··· Excerpted records ···
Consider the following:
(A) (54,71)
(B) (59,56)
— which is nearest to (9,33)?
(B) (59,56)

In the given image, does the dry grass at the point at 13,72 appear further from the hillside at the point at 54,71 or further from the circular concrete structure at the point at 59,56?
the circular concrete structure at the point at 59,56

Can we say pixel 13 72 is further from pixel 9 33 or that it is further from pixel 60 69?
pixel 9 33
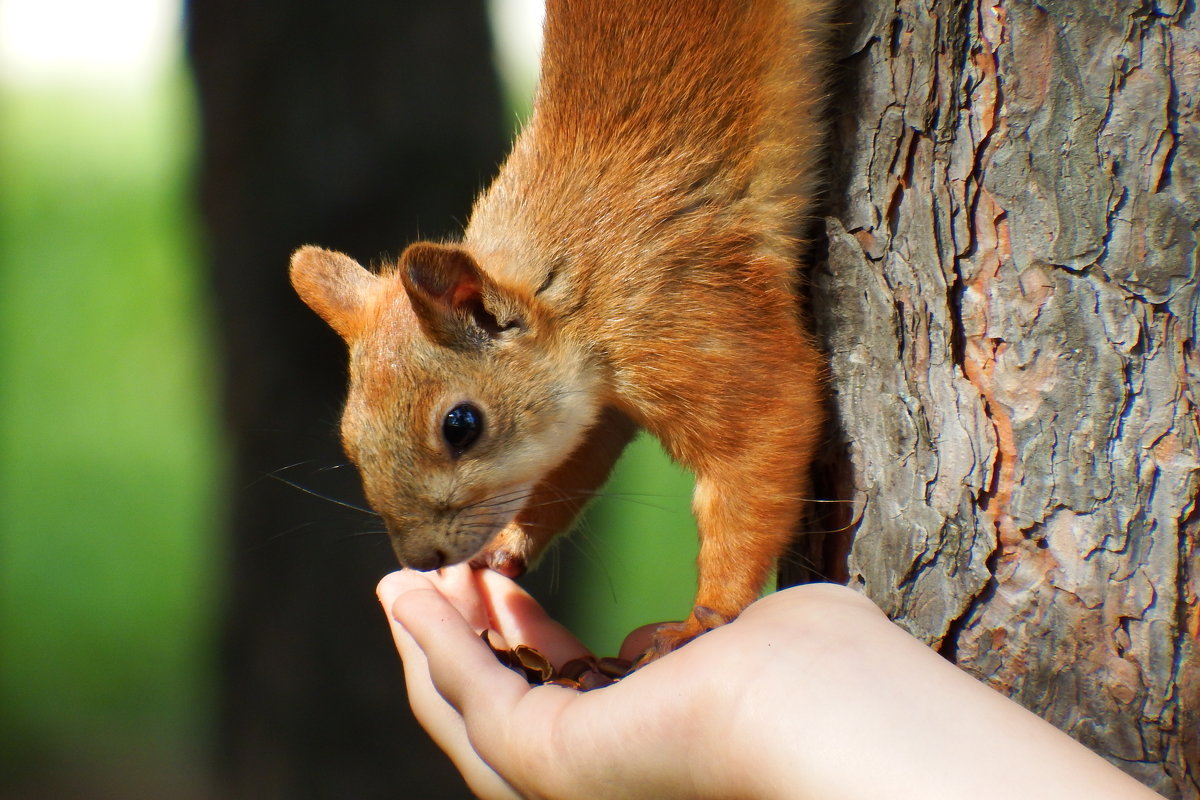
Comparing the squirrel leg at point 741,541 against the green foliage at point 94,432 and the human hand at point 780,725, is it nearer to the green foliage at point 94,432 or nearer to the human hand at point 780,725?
···
Directions
Please rewrite the entries as a Markdown table with the columns "Number" and "Record line," starting at the line that contains "Can we say pixel" and ending at the last line of the entries. Leave out blank lines and the pictures.

Task solution
| Number | Record line |
|---|---|
| 1 | Can we say pixel 13 72 is further from pixel 9 33 or that it is further from pixel 60 69? |
| 2 | pixel 9 33 |
| 3 | Comparing the squirrel leg at point 741,541 against the green foliage at point 94,432 and the human hand at point 780,725, is it nearer to the green foliage at point 94,432 or nearer to the human hand at point 780,725? |